Java Performance Tuning
Java(TM) - see bottom of page
Our valued sponsors who help make this site possible
JProfiler: Get rid of your performance problems and memory leaks!
Training online: Concurrency, Threading, GC, Advanced Java and more ...
Tips March 2016
JProfiler
|
Get rid of your performance problems and memory leaks!
|
JProfiler
|
Get rid of your performance problems and memory leaks!
|
|
|
Back to newsletter 184 contents
https://www.nexmo.com/blog/2016/03/25/build-rest-implementation-scales-better-smpp/
How-To Build a REST Implementation that Scales Better than SMPP (Page last updated March 2016, Added 2016-03-29, Author Paul Cook, Publisher Nexmo). Tips:
- Use connection keep-alive (HTTP1.1 instead of HTTP1.0) avoiding the overhead of socket establishment on each request.
- One of the biggest scaling pitfalls of making REST requests is running your dispatching in a single thread and keeping everything serial. Use an executor/worker-thread style design pattern to ensure that multiple requests are happening at once.
- In order to go fast, it is necessary to throttle: if you transmit data as fast as you can, you will exceed either the capacity of the other end to respond and keep up, or exhaust the capacity of the pipe in between.
- Detach the receipt and acknowledgement of a request from its execution, so that you are not blocking new requests.
- Queue and process asynchronously procedures that take a long time and/or share resources so that they don't block high priority threads.
- Scale across multiple backends using a load balancer frontend to distribute requests.
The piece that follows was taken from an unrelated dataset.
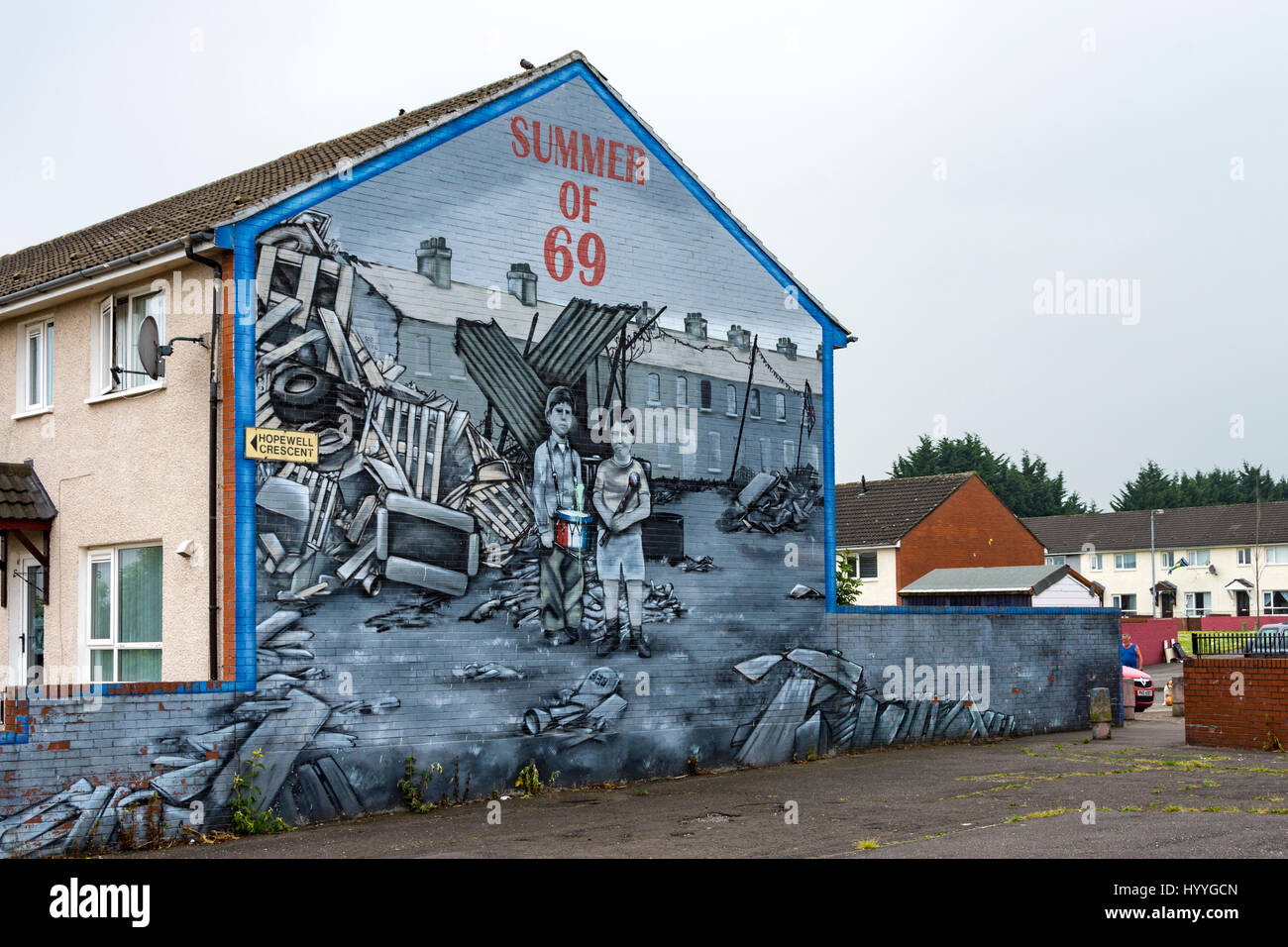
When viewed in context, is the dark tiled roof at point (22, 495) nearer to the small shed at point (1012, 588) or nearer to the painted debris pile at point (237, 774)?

http://speedier.net/cspeed/papers/hotnets14.pdf
The Internet at the Speed of Light (Page last updated October 2014, Added 2016-03-29, Author Ankit Singla, Balakrishnan Chandrasekaran, P. Brighten Godfrey, Bruce Maggs, Publisher ACM). Tips:
- For Amazon, a 100 millisecond latency penalty implies a 1% sales loss; for Bing, 500 millisecond of latency decreases revenue per user by 1.2%.
- For most page downloads speeds, bandwidth (of the average developed world consumer) is no longer the limiting factor; instead it is the other resources involved.
- Human perception limits imply events separated by less than 30 milliseconds are perceived as the same instant; Online game play is is noticeably compromised from 50 millisecond latencies.
- If you need extremely low latencies, you have to take account of the mode and route of physical transmission of signals as well as the transport layer. Fibre transmits at 2/3 the speed of light, and most fibre routes tested were 1.5-2 times longer than the shortest physical path, so a typical good fibre route is already ~3x slower than maximum possible. DNS lookup and TCP handshakes imply further large overheads.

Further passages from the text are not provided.